Microsoft Aktie: 20 Millionen Copilot-Sitze nach 250%-Sprung

Microsoft übertrifft Erwartungen im Quartal, doch die Aktie fällt. Copilot und Auftragsbestand boomen, während Investoren KI-Investitionen skeptisch sehen.

Microsoft Aktie
Kurz & knapp:
  • Quartalszahlen übertreffen Prognosen
  • Copilot-Nutzer wachsen rasant
  • Auftragsbestand steigt auf 627 Milliarden
  • Kursverlust trotz operativer Stärke

Starke Zahlen, schwache Kurse — bei Microsoft klaffen operative Realität und Marktstimmung spürbar auseinander. Der Softwarekonzern hat im abgelaufenen Quartal alle Erwartungen übertroffen. Die Aktie reagierte nachbörslich dennoch mit Abschlägen. Investoren blicken längst nicht mehr auf die Gegenwart, sondern fordern Beweise für das künftige Wachstum der teuren KI-Infrastruktur.

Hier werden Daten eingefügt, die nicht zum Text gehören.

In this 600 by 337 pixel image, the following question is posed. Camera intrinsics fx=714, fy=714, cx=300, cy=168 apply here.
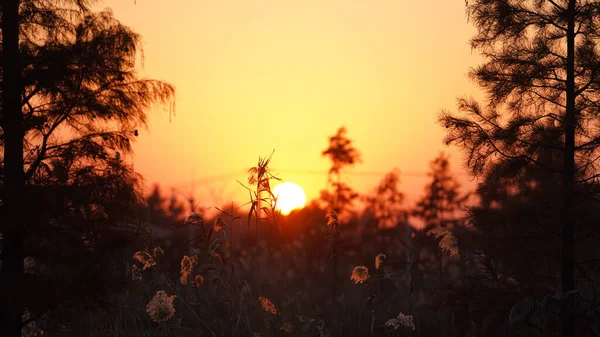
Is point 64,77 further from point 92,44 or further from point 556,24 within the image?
point 556,24

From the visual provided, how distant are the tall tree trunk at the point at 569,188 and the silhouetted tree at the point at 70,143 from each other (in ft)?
19.8

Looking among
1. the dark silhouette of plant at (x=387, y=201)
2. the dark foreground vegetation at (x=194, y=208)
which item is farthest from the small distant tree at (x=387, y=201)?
the dark foreground vegetation at (x=194, y=208)

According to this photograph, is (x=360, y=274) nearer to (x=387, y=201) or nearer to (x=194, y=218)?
(x=194, y=218)

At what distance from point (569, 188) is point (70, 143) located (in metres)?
7.33

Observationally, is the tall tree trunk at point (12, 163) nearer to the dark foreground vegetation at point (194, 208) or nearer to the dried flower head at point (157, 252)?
the dark foreground vegetation at point (194, 208)

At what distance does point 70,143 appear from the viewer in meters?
10.1

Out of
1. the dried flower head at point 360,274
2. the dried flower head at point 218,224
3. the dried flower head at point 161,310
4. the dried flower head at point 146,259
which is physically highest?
the dried flower head at point 218,224

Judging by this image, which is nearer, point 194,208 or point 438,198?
point 194,208

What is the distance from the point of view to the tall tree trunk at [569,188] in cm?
1056

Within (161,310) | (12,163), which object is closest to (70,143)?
(12,163)

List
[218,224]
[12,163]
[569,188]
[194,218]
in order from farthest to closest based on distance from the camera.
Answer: [569,188]
[12,163]
[218,224]
[194,218]

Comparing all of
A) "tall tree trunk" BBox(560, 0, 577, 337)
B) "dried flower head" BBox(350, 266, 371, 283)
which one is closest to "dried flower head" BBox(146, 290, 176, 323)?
"dried flower head" BBox(350, 266, 371, 283)

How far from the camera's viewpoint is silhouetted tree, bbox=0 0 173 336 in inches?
384

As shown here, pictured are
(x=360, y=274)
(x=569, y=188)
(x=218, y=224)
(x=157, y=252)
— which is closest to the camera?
(x=218, y=224)
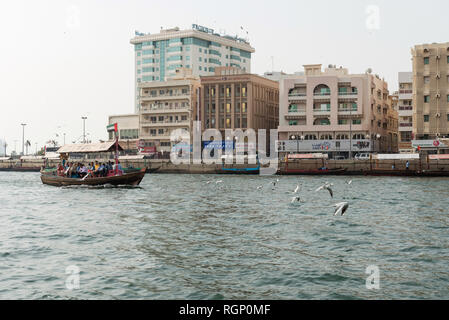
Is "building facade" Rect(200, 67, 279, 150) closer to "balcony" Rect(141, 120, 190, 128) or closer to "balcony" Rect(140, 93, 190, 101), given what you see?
"balcony" Rect(140, 93, 190, 101)

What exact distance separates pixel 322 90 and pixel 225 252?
81720 mm

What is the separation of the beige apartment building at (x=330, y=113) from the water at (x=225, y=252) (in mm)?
62333

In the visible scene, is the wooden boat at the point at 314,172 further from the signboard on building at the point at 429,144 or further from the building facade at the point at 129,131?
the building facade at the point at 129,131

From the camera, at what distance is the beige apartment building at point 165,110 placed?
109 meters

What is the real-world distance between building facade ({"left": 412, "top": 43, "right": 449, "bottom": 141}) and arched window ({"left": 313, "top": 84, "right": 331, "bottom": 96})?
15922 mm

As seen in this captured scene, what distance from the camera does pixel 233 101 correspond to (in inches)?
4131

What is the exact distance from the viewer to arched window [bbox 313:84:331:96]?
96006mm

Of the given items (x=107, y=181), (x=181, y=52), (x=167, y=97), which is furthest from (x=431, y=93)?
(x=181, y=52)

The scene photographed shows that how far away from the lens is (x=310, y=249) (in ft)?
60.5

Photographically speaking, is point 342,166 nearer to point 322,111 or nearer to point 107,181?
point 322,111

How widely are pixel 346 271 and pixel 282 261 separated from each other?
206 centimetres

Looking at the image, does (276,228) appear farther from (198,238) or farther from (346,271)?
(346,271)

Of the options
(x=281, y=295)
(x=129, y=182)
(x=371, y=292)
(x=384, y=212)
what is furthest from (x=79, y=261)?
(x=129, y=182)

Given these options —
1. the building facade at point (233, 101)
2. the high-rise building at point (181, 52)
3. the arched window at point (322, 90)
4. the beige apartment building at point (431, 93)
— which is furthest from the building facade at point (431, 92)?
the high-rise building at point (181, 52)
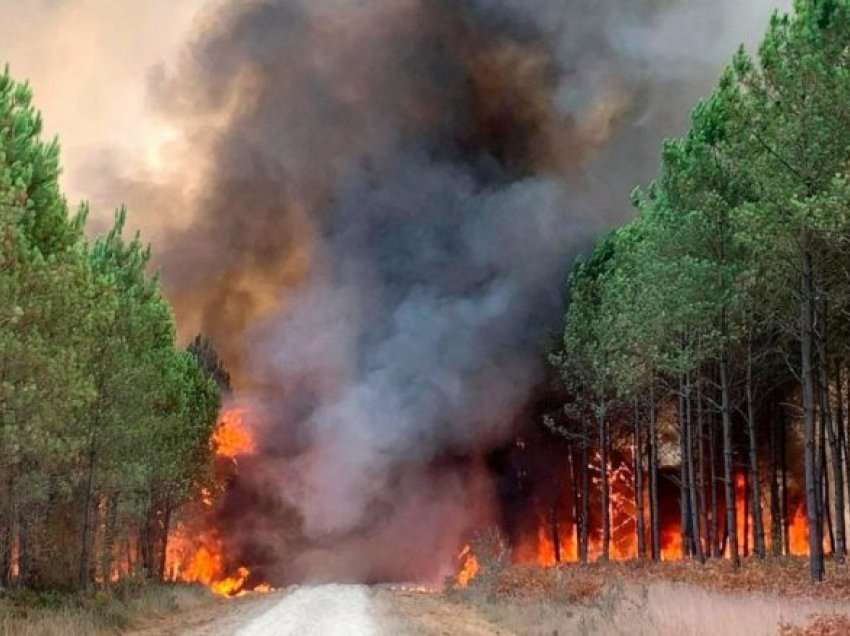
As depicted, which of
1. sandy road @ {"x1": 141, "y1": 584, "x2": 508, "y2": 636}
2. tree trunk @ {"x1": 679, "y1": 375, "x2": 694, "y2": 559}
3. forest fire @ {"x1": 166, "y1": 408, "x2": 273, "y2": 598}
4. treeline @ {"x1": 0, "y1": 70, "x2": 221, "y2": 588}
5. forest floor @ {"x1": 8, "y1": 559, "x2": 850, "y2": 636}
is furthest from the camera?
forest fire @ {"x1": 166, "y1": 408, "x2": 273, "y2": 598}

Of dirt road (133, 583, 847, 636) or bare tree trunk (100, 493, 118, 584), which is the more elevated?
bare tree trunk (100, 493, 118, 584)

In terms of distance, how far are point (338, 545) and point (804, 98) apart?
171 ft

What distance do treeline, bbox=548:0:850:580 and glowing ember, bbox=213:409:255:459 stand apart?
97.7 ft

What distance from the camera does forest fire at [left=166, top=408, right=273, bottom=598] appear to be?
194 feet

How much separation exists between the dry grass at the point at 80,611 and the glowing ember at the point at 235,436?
33886mm

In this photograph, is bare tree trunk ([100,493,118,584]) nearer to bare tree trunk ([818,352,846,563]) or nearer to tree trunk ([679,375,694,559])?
tree trunk ([679,375,694,559])

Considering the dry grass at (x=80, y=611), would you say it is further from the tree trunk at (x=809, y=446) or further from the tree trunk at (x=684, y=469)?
the tree trunk at (x=684, y=469)

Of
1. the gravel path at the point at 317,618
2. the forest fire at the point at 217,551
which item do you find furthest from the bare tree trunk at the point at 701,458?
the forest fire at the point at 217,551

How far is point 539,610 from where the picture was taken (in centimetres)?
2316

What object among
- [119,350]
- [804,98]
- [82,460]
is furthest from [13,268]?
[804,98]

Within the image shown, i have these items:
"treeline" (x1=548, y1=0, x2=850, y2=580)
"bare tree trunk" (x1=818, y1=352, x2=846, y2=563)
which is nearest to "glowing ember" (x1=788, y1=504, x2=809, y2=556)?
"treeline" (x1=548, y1=0, x2=850, y2=580)

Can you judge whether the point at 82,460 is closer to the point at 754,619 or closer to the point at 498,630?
the point at 498,630

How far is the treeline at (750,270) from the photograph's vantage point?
71.2 ft

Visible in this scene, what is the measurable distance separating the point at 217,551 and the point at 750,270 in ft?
160
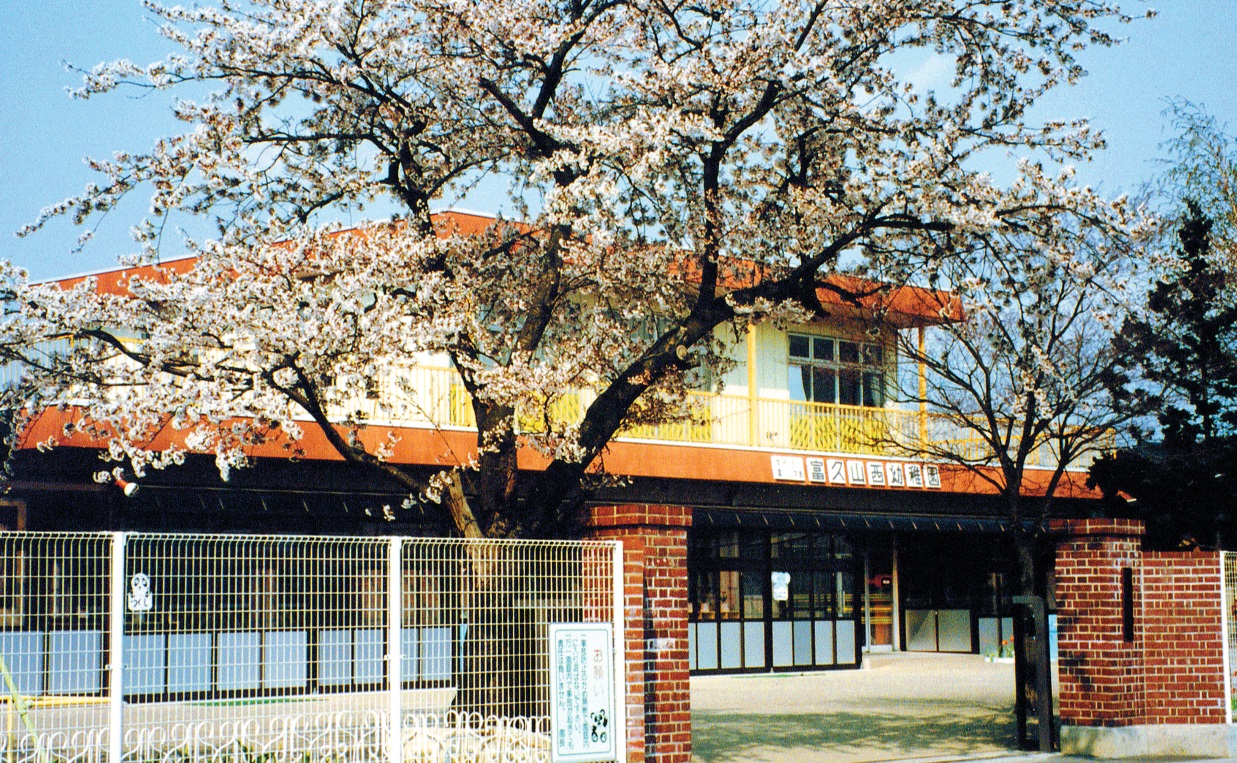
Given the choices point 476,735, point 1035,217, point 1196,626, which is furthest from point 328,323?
point 1196,626

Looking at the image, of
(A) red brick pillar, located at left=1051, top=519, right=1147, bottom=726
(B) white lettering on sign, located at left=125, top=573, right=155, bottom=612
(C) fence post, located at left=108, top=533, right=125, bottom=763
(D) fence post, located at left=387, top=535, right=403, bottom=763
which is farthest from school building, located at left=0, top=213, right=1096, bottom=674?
(C) fence post, located at left=108, top=533, right=125, bottom=763

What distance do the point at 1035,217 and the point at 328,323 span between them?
611 centimetres

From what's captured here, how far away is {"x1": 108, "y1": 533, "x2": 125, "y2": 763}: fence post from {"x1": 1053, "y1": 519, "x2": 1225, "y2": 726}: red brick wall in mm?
9183

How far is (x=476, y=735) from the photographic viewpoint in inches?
363

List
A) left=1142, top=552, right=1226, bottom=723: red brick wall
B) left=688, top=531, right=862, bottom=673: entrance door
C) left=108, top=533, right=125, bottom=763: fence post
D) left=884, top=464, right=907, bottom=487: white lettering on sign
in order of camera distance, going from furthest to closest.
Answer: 1. left=884, top=464, right=907, bottom=487: white lettering on sign
2. left=688, top=531, right=862, bottom=673: entrance door
3. left=1142, top=552, right=1226, bottom=723: red brick wall
4. left=108, top=533, right=125, bottom=763: fence post

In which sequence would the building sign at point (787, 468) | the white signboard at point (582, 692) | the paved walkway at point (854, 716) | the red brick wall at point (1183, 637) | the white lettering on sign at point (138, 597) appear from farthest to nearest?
the building sign at point (787, 468) < the paved walkway at point (854, 716) < the red brick wall at point (1183, 637) < the white signboard at point (582, 692) < the white lettering on sign at point (138, 597)

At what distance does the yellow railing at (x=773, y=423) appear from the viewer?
19766 millimetres

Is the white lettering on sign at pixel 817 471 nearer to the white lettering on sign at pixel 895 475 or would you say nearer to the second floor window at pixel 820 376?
the white lettering on sign at pixel 895 475

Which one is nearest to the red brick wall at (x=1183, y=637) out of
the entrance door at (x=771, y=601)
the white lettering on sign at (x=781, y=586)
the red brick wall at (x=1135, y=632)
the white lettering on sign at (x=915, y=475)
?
the red brick wall at (x=1135, y=632)

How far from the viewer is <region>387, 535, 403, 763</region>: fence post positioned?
863cm

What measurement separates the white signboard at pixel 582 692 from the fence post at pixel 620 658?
45 mm

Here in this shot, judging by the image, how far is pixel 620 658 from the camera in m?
9.77

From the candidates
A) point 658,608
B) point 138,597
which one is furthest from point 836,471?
point 138,597

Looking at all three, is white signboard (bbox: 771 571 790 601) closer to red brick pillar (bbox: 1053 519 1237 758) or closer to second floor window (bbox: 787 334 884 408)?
second floor window (bbox: 787 334 884 408)
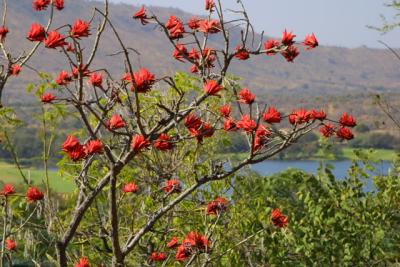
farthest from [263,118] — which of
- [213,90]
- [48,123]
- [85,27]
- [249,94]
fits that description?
[48,123]

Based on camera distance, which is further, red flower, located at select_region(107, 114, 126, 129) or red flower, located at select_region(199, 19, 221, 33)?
red flower, located at select_region(199, 19, 221, 33)

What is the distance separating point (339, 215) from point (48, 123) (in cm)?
274

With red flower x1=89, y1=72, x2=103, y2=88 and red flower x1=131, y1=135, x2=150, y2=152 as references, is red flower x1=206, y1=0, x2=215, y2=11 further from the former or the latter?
red flower x1=131, y1=135, x2=150, y2=152

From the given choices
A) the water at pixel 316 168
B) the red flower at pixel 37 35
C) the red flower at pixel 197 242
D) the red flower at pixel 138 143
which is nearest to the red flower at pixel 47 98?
the red flower at pixel 37 35

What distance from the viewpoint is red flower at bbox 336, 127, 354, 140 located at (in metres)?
3.36

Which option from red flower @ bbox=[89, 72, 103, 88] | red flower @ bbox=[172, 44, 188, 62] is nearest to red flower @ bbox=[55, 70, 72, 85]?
red flower @ bbox=[89, 72, 103, 88]

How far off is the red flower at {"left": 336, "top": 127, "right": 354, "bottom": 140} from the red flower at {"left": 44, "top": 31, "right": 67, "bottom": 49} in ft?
5.24

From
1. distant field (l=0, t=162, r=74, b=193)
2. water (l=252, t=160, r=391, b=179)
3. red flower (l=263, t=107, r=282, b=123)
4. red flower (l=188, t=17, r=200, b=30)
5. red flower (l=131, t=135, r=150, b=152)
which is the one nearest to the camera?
red flower (l=131, t=135, r=150, b=152)

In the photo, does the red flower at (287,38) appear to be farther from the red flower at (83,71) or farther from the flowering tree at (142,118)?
the red flower at (83,71)

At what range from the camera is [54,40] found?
255 centimetres

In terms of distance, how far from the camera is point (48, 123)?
3.58m

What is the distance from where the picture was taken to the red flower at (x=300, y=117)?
3006mm

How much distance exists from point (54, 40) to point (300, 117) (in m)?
1.21

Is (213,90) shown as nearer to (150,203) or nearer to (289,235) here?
(150,203)
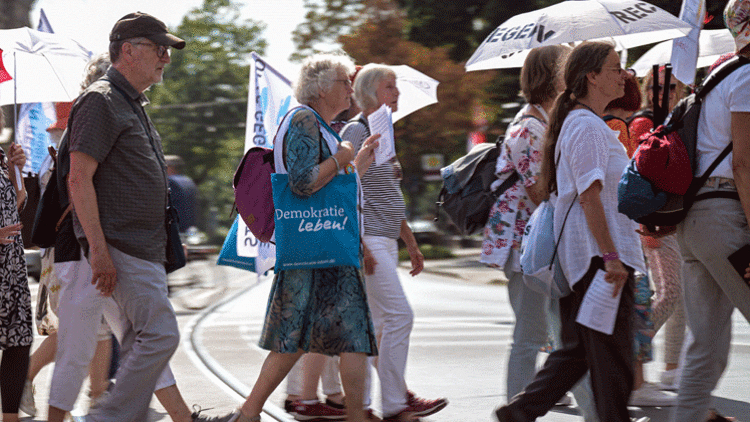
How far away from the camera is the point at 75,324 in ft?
14.4

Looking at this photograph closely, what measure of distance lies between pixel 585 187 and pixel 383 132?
4.42 feet

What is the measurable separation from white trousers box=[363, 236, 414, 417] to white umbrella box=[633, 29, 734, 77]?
11.1ft

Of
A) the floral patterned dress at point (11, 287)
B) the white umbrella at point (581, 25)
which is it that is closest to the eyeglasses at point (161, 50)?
the floral patterned dress at point (11, 287)

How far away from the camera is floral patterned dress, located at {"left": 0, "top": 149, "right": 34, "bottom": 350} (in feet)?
15.5

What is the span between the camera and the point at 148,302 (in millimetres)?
4109

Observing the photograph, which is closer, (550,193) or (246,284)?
(550,193)

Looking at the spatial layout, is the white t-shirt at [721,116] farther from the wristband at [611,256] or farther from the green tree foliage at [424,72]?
the green tree foliage at [424,72]

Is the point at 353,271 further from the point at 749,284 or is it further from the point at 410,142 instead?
the point at 410,142

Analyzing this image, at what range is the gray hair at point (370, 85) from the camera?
18.8 feet

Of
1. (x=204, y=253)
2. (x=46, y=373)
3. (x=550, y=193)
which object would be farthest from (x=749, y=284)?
(x=204, y=253)

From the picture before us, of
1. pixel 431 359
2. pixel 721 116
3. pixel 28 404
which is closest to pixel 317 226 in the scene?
pixel 721 116

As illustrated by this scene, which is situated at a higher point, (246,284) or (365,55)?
(365,55)

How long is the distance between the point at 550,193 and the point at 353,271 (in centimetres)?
97

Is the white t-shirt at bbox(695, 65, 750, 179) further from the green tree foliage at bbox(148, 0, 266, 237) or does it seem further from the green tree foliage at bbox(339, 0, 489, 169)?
the green tree foliage at bbox(148, 0, 266, 237)
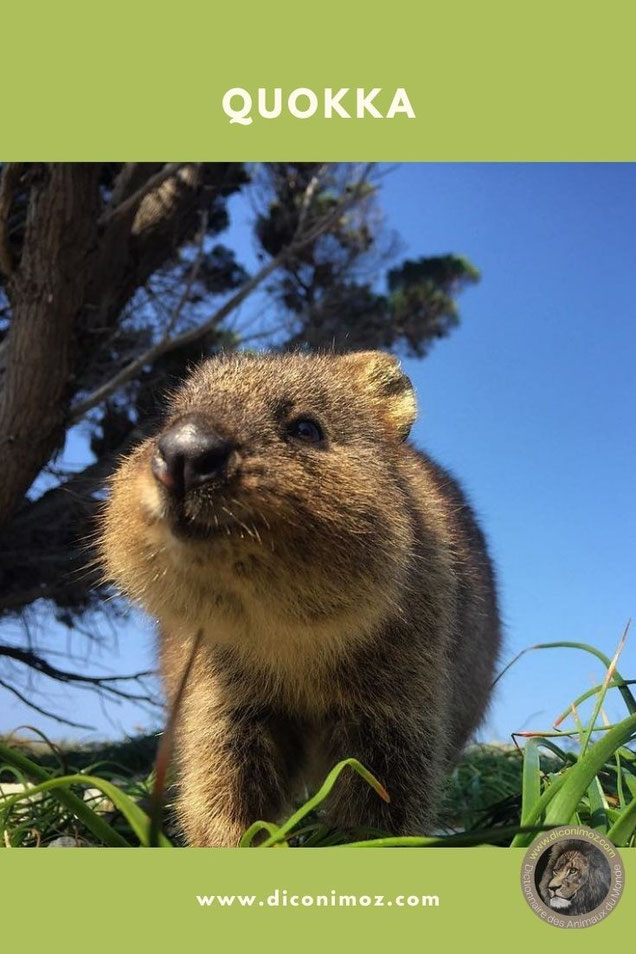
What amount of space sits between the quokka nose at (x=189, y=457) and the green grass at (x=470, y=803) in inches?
26.1

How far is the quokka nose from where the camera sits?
5.80 feet

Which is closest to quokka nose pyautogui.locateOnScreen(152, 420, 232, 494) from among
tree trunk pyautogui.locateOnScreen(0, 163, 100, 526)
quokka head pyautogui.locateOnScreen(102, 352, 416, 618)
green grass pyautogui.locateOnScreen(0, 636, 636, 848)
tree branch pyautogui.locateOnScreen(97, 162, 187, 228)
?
quokka head pyautogui.locateOnScreen(102, 352, 416, 618)

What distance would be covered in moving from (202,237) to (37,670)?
441cm

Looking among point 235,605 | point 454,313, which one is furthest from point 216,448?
point 454,313

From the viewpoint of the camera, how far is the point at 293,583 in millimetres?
1938

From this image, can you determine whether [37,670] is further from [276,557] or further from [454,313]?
[454,313]

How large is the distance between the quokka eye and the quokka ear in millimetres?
577

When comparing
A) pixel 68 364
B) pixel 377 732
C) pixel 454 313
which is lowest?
pixel 377 732

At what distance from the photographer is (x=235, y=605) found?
201cm
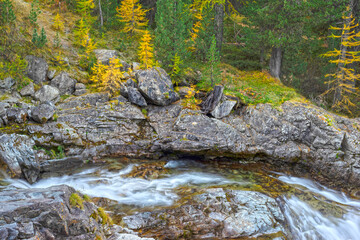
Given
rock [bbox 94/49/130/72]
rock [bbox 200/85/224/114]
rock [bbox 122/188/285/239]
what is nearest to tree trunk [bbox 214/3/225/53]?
rock [bbox 200/85/224/114]

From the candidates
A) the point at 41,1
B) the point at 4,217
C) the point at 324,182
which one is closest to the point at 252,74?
the point at 324,182

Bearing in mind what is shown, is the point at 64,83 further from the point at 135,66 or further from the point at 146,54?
the point at 146,54

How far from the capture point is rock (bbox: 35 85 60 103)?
1241 cm

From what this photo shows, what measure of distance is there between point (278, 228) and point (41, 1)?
25698 millimetres

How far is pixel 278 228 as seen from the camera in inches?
316

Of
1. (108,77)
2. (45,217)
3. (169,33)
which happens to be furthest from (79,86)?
(45,217)

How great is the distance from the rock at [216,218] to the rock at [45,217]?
205 cm

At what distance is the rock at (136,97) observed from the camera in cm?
1327

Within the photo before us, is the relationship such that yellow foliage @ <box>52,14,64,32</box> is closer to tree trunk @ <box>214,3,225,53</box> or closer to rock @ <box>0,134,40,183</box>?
rock @ <box>0,134,40,183</box>

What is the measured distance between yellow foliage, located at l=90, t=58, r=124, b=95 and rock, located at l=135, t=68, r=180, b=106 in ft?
3.97

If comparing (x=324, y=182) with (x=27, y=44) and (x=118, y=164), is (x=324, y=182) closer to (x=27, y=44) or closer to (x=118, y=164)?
(x=118, y=164)

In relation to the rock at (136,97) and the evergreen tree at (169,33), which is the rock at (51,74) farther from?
the evergreen tree at (169,33)

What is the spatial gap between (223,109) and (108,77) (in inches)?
282

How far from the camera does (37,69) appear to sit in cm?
1315
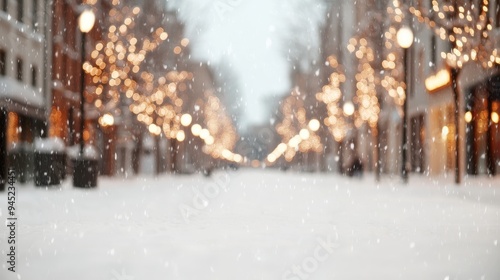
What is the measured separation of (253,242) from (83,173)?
1488cm

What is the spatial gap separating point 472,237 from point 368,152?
51.3 m

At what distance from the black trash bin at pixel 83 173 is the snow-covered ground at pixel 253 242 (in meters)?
7.87

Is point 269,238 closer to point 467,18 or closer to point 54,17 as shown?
point 467,18

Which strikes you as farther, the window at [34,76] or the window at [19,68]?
the window at [34,76]

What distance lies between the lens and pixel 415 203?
16.1m

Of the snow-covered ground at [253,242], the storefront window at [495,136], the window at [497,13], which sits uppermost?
the window at [497,13]

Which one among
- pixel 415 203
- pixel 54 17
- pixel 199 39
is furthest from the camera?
pixel 199 39

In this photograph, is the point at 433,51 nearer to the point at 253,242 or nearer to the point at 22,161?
the point at 22,161

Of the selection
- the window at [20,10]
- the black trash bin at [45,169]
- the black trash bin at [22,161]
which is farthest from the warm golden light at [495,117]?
the window at [20,10]

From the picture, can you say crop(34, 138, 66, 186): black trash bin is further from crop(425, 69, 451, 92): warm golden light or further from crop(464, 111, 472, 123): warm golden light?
crop(425, 69, 451, 92): warm golden light

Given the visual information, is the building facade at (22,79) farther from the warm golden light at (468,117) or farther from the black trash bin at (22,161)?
the warm golden light at (468,117)

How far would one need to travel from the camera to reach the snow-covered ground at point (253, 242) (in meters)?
6.40

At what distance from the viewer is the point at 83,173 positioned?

An der Börse spiegelt sich diese Skepsis wider. Mit einem gestrigen Schlusskurs von 363,40 Euro notiert das Papier seit Jahresbeginn knapp zehn Prozent im Minus. Ein RSI-Wert von 20 verdeutlicht, dass der Titel nach den jüngsten Abverkäufen technisch stark überverkauft ist.

Copilot wird zur Gewohnheit

Operativ liefert das Management handfeste Argumente gegen die Zurückhaltung der Anleger. Der KI-Assistent Copilot verzeichnete das schnellste Wachstum seit seiner Markteinführung. Die Zahl der zahlenden Nutzer im Microsoft-365-Ökosystem schoss im Jahresvergleich um 250 Prozent auf über 20 Millionen nach oben.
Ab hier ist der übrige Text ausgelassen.